(Exercise task)
Copy the material below word for word, keeping every line as it appears.

Spatial question records

- - - - -

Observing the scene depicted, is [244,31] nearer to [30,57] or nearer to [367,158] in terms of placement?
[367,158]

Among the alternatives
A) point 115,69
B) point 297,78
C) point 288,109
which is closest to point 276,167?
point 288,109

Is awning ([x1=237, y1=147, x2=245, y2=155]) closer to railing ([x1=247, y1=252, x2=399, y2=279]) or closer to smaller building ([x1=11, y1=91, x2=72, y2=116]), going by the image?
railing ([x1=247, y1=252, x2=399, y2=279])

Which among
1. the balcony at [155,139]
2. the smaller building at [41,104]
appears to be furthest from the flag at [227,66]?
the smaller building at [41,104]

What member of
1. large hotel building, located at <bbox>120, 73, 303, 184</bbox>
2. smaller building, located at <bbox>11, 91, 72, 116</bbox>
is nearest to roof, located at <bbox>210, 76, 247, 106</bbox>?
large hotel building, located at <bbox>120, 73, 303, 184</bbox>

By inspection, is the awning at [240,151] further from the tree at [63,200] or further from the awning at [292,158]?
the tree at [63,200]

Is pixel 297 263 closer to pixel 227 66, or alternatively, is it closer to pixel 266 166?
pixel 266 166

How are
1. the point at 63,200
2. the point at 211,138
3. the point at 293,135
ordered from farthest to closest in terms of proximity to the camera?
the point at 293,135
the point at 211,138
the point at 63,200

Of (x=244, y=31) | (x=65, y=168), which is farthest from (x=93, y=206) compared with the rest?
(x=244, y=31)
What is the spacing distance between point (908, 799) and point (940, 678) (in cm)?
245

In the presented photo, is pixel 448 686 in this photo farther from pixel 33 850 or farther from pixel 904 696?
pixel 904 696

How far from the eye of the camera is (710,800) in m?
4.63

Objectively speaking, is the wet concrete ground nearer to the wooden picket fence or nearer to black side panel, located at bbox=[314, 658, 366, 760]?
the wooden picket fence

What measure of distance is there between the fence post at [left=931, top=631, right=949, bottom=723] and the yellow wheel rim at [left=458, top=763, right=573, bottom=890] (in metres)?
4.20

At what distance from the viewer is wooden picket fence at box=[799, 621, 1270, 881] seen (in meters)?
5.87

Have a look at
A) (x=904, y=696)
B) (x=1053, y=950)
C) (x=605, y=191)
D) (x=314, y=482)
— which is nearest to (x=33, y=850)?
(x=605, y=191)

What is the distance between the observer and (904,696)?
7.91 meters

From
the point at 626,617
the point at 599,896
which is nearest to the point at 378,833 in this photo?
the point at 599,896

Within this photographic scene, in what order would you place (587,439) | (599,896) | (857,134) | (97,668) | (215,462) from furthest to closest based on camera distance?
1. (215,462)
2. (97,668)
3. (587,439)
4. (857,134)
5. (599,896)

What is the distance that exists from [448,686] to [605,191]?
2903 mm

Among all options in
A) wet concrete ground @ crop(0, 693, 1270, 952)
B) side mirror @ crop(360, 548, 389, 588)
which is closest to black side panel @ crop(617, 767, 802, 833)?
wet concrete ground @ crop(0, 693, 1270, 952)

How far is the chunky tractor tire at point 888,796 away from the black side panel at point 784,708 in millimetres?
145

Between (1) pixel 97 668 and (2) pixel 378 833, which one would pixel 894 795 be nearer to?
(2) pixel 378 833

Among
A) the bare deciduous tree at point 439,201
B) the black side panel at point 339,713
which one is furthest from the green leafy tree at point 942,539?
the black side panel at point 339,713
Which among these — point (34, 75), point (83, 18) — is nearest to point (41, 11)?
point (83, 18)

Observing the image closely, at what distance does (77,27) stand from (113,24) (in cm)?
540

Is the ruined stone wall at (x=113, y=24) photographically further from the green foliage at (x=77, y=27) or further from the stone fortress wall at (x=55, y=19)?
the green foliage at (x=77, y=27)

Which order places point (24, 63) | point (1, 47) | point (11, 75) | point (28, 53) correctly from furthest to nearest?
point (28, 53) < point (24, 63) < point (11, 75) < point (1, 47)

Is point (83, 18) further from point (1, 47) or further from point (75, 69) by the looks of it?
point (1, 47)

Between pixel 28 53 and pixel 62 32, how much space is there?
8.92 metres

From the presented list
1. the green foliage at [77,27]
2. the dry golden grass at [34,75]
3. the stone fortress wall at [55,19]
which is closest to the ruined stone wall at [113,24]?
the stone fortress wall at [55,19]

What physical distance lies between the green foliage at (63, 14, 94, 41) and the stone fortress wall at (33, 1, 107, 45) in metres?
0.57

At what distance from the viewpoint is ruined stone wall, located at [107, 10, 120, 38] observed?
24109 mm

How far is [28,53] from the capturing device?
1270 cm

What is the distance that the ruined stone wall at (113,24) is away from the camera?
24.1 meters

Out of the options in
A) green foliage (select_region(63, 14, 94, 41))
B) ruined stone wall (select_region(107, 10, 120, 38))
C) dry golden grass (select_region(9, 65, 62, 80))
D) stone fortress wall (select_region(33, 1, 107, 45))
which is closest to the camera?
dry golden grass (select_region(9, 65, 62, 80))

- - - - -

(Final result)
Observing the scene depicted, is [244,31] nearer to [30,57] or nearer to [367,158] in terms of placement?
[367,158]

Among the alternatives
A) point 115,69
B) point 297,78
C) point 288,109
which is closest to point 276,167?
point 288,109

Is awning ([x1=237, y1=147, x2=245, y2=155]) closer to railing ([x1=247, y1=252, x2=399, y2=279]) or closer to smaller building ([x1=11, y1=91, x2=72, y2=116]), going by the image?
railing ([x1=247, y1=252, x2=399, y2=279])

Which among
1. the balcony at [155,139]
2. the smaller building at [41,104]
appears to be furthest from the flag at [227,66]?
the smaller building at [41,104]

What member of
1. large hotel building, located at <bbox>120, 73, 303, 184</bbox>
2. smaller building, located at <bbox>11, 91, 72, 116</bbox>
is nearest to roof, located at <bbox>210, 76, 247, 106</bbox>?
large hotel building, located at <bbox>120, 73, 303, 184</bbox>

By inspection, is the awning at [240,151] further from the tree at [63,200] or further from the awning at [292,158]?
the tree at [63,200]

Is pixel 297 263 closer to pixel 227 66, or alternatively, is it closer to pixel 266 166?
pixel 266 166

How are
1. the point at 63,200
2. the point at 211,138
3. the point at 293,135
ordered from farthest to closest in terms of proximity to the camera?
the point at 293,135
the point at 211,138
the point at 63,200

Of (x=244, y=31) | (x=65, y=168), which is farthest from (x=93, y=206) compared with the rest?
(x=244, y=31)
What is the spacing distance between point (908, 799) and point (940, 678) (in cm)?
245

In the presented photo, is pixel 448 686 in this photo farther from pixel 33 850 or farther from pixel 904 696?
pixel 904 696

How far from the eye of the camera is (710,800) in m?
4.63

Objectively speaking, is the wet concrete ground nearer to the wooden picket fence or nearer to black side panel, located at bbox=[314, 658, 366, 760]?
the wooden picket fence

What measure of distance is there between the fence post at [left=931, top=631, right=949, bottom=723] and the yellow wheel rim at [left=458, top=763, right=573, bottom=890] (in metres)?
4.20

At what distance from the viewer is wooden picket fence at box=[799, 621, 1270, 881] seen (in meters)?
5.87

Have a look at
A) (x=904, y=696)
B) (x=1053, y=950)
C) (x=605, y=191)
D) (x=314, y=482)
— which is nearest to (x=33, y=850)?
(x=605, y=191)

What is the distance between the observer and (904,696)?
7.91 meters

From
the point at 626,617
the point at 599,896
which is nearest to the point at 378,833 in this photo?
the point at 599,896

Within this photographic scene, in what order would you place (587,439) | (599,896) | (857,134) | (97,668) | (215,462) from furthest to closest based on camera distance?
1. (215,462)
2. (97,668)
3. (587,439)
4. (857,134)
5. (599,896)

What is the distance that exists from [448,686] to [605,191]?
2903 mm

Among all options in
A) wet concrete ground @ crop(0, 693, 1270, 952)
B) side mirror @ crop(360, 548, 389, 588)
which is closest to black side panel @ crop(617, 767, 802, 833)?
wet concrete ground @ crop(0, 693, 1270, 952)

How far is the chunky tractor tire at point 888,796 away from the black side panel at point 784,708 in millimetres?
145

Between (1) pixel 97 668 and (2) pixel 378 833, which one would pixel 894 795 be nearer to?
(2) pixel 378 833

Among
A) the bare deciduous tree at point 439,201
B) the black side panel at point 339,713
which one is furthest from the green leafy tree at point 942,539?
the black side panel at point 339,713
Which among these — point (34, 75), point (83, 18) — is nearest to point (41, 11)?
point (83, 18)

Observing the image closely, at what distance does (77,27) stand from (113,24) (in cm)?
540

Is the ruined stone wall at (x=113, y=24) photographically further from the green foliage at (x=77, y=27) or further from the stone fortress wall at (x=55, y=19)?
the green foliage at (x=77, y=27)

Which order places point (24, 63) | point (1, 47) | point (11, 75) | point (28, 53) correctly from furthest to nearest?
point (28, 53) < point (24, 63) < point (11, 75) < point (1, 47)

Is point (83, 18) further from point (1, 47) or further from point (75, 69) by the looks of it?
point (1, 47)

Between pixel 28 53 and pixel 62 32, how much space is there?
8.92 metres

From the presented list
1. the green foliage at [77,27]
2. the dry golden grass at [34,75]
3. the stone fortress wall at [55,19]
which is closest to the ruined stone wall at [113,24]?
the stone fortress wall at [55,19]

What physical distance lies between the green foliage at (63, 14, 94, 41) and the stone fortress wall at (33, 1, 107, 45) in metres?
0.57

At what distance from the viewpoint is ruined stone wall, located at [107, 10, 120, 38] observed?
24109 mm

How far is [28,53] from the capturing device?
1270 cm

What is the distance that the ruined stone wall at (113,24) is away from the camera?
24.1 meters

Out of the options in
A) green foliage (select_region(63, 14, 94, 41))
B) ruined stone wall (select_region(107, 10, 120, 38))
C) dry golden grass (select_region(9, 65, 62, 80))
D) stone fortress wall (select_region(33, 1, 107, 45))
which is closest to the camera?
dry golden grass (select_region(9, 65, 62, 80))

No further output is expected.